WTF Is Functional Medicine, Anyway?
Functional medicine is a fairly new field of medicine that uses diet modifications, supplementation, and stress reduction (sometimes in conjunction with medications) to address disease. Most insurance companies don’t cover functional medicine, so I shelled out a pretty penny (four months’ rent, to be exact) for my appointment as well as dozens of tests, including saliva, urine, blood, stool, and hair samples.
After looking at the results, in a follow-up appointment, Boham said that autoimmune disease is usually triggered by a bacterial infection of some sort, oftentimes in the gut, and I had multiple strains of harmful bacteria in mine. (High levels of bad bacteria in the intestines is one of the suspected causes of inflammatory autoimmune disease now recognized by the National Institutes of Health.) So she recommended completely overhauling my diet since food makes a major impact on the health of our gut flora.
Learning to nourish myself properly felt like the best gift I could give myself.
Desperate to heal and hoping to avoid heavy-duty medications, I decided to go all-in on this experiment. Western medicine wasn’t offering me anything other than an Rx to keep symptoms at bay, but what I wanted and needed was healing. I told myself that if I didn’t try to correct the deeper imbalances that brought on this disease, I might suffer from even bigger problems down the road. Plus, learning to nourish myself properly felt like the best gift I could give myself—I’ve always believed that diet has a big impact on health, but I never had the time to put much thought into mine—and if there was even a sliver of a chance this could help ease my chronic pain, it was worth a shot before going whole hog on a dangerous medication for the rest of my life.

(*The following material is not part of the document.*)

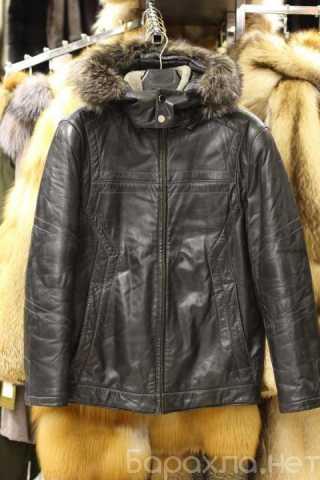 Продам: мужская куртка из кожи с мехом 46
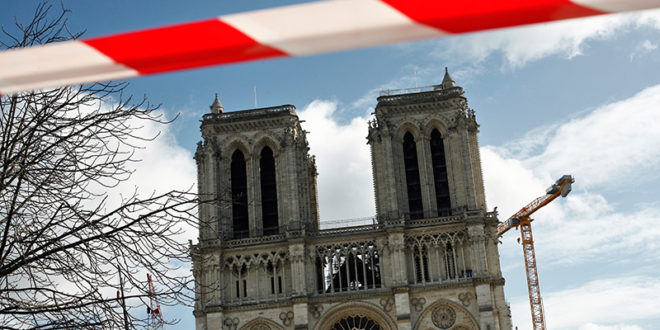 The Battle for the Restoration of Notre Dame Cathedral Will Begin in the Spring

Organic or Broke (Literally)
Some studies show there’s no real difference between conventional and organic produce in terms of nutrient content, but according to a 2014 meta-analysis published in the British Journal of Nutrition organic food has higher concentrations of antioxidants and lower toxic pesticide residues—and Boham said that organic food would offer me more health benefits 1 .
So my “prescription” was to eat as much organic as I could afford, and to cut out gluten and dairy, both of which can promote inflammation in the body. I also had to stop relying on processed foods and almost anything sold in a package, meaning I’d need to cook most of my meals. Any meats and fish had to be grass-fed, antibiotic-free, and wild-caught as much as possible, because whatever the animal is exposed to, you eat, Boham said. And research has shown that growth hormones and antibiotics in meat and PCBs in farm-raised fish may harm our health in various ways, including impacting reproductive health and raising the risk for some cancers 2 .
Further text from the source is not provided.